How To Raise Quail
If you are looking for a new hobby or simply want to supplement your income, raising quails can be a good choice. For hundreds of years, these birds were raised by the Japanese before the practice was eventually adopted all over the world.
Quails are small in size and therefore they are easier to raise than most food birds. They can be raised in small areas, unlike other fowls that need more space. With only a square foot of space, you can raise between 6 to 8 birds.
Getting Started With Raising Quails
When starting, you can raise up to 20 birds in a one square foot space. The males have to be more than the females, preferably in a ratio of one male to three females. Keep in mind that outdoor quails do not lay past autumn and thus if you are planning to collect eggs throughout the year, you will have to keep the birds indoors.

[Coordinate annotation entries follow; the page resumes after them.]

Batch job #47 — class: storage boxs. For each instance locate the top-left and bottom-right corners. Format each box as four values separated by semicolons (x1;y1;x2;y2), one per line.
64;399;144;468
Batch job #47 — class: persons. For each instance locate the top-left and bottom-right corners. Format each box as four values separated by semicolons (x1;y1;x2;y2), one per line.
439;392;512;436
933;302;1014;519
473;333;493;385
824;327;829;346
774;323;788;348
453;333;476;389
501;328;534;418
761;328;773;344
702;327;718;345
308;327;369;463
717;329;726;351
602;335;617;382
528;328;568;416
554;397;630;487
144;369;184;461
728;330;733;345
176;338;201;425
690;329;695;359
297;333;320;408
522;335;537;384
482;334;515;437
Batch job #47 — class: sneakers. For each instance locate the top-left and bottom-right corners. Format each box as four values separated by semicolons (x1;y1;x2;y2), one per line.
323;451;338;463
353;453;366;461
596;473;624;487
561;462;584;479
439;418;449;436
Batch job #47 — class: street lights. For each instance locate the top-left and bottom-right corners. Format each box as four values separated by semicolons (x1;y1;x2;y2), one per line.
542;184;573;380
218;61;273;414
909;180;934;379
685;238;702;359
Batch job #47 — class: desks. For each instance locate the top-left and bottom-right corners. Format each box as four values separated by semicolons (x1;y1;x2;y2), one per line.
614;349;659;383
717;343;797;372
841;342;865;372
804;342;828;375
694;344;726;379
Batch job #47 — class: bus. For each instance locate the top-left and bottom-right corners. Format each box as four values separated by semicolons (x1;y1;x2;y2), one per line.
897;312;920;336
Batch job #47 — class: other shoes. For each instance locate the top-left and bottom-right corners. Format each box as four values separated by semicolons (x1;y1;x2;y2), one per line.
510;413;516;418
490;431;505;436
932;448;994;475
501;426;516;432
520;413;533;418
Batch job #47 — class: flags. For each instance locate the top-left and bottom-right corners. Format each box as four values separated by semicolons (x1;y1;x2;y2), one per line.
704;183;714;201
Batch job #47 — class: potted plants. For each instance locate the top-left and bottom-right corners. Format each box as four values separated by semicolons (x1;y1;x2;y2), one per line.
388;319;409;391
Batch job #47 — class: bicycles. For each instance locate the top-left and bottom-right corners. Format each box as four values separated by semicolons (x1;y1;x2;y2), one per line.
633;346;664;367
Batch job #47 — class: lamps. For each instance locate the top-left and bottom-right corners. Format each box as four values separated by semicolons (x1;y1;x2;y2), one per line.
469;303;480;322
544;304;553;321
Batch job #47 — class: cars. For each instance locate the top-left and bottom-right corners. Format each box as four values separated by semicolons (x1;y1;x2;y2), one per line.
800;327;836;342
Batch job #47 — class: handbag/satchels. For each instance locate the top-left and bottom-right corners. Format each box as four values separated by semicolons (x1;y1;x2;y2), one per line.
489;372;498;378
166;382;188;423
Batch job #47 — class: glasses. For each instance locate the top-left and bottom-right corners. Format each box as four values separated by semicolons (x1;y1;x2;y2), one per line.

The males breed freely with any female in the fowl and within 6 weeks the birds should have started laying eggs. On the other hand, if you are raising the quails for food, they will be ready to be consumed at after 4 or 5 weeks.
Quails produce very healthy meat, which has very low cholesterol levels. Moreover, it also contains other important nutrients. Quail meat is nutritious and is fast becoming the choice meat among people who are health conscious but still want to enjoy eating meat.
Housing The Quails
Before you start raising quails, make sure you get a license permit to keep game birds. Most states require you to get a license because the birds are wild animals. You then have to get proper cages to keep the birds. You can either build the cages or buy pre-made ones.
The cages should have enough space for the birds; not less than 2 square feet for each adult bird. The lower base of the cage should be solid while the upper part should be an open mesh that has enough room for the birds to fly.
The location where you place the aviary is important. If you are raising the birds outdoors, ensure they are protected from outside elements like wind, cold, dust as well as predators like hawks, cats and dogs.
Indoor aviaries are much easier to control but you still have to maintain cleanliness to keep the cages free from germs and diseases. Clean the cage of droppings frequently. Disposing the droppings is easy especially if you are using them to make compost.
Feeding and Hatching
Quails have to be fed the right feed for them to mature quickly. Commercially produced game chow as well as turnkey feed will do just fine. Fresh greens and wheat seed are nutritious for the quails.
You have to know the details about hatching and brooding of quails especially if you are keeping the birds to get income. When the baby quails hatch, they should be kept in a warm brooder. Ensure the brooder base is covered with soft litter and is dry. Use a standard heat lamp to increase the temperature in the brooder.
What To Remember
• Keep the quail cage off the ground to keep predators off the fowls. Also, ensure that the cages provide enough protection from natural elements like cold and rain.
• Provide the birds with plenty of water and food. Ensure the food is not affected by outside elements
• When starting with quail chicks, buy extra. Not all of them will survive since they are very fragile.
With the above information, you are ready to raise you own quails either for food, as a hobby or for income purposes.